*Exercise directions*. Only the pictures are dropped. Restate each line below word for word.

*Material provided*.
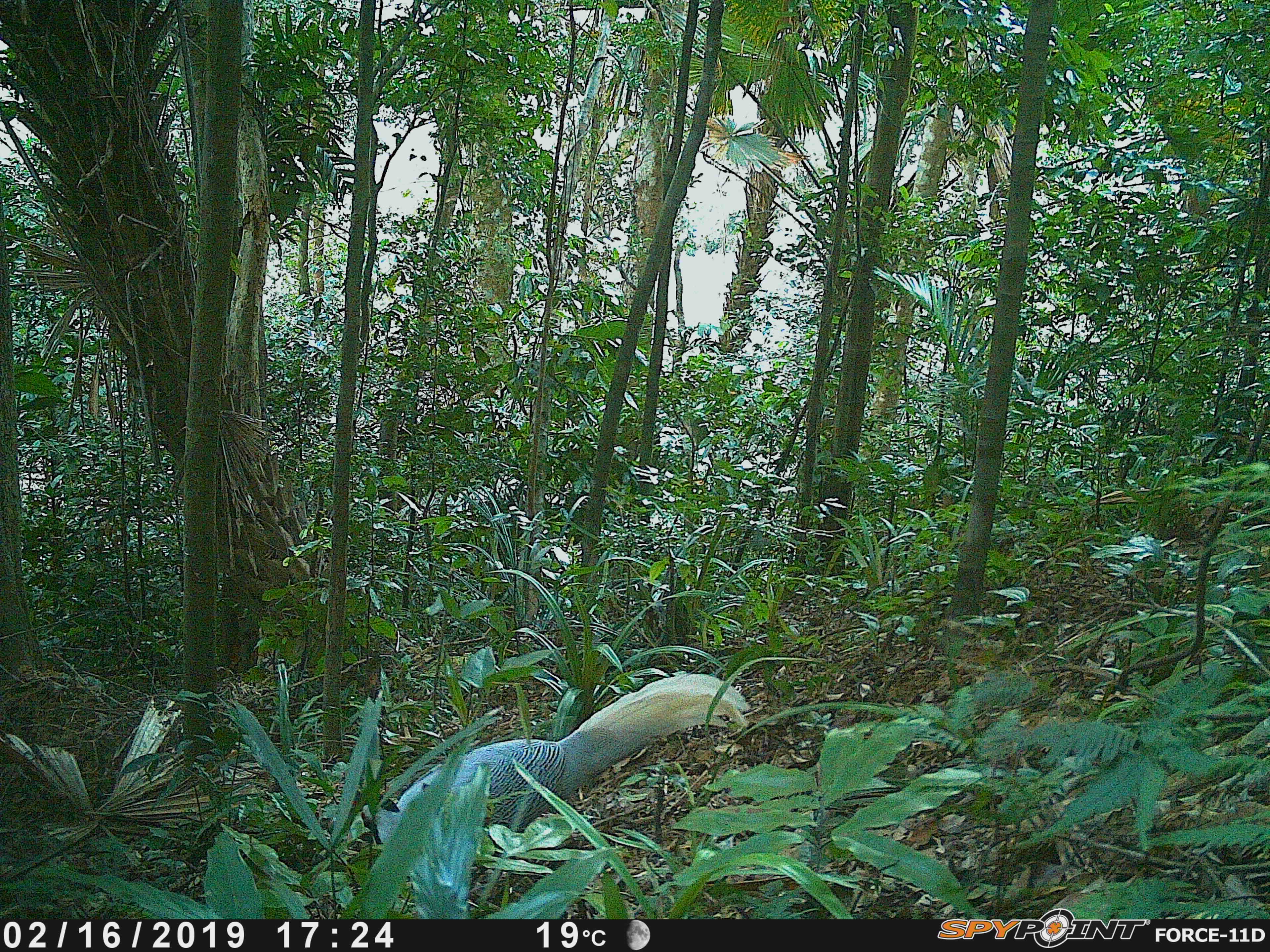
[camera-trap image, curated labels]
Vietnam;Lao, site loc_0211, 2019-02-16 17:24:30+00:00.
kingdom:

*Task response*.
[camera-trap image, curated labels]
Vietnam;Lao, site loc_0211, 2019-02-16 17:24:30+00:00.
kingdom:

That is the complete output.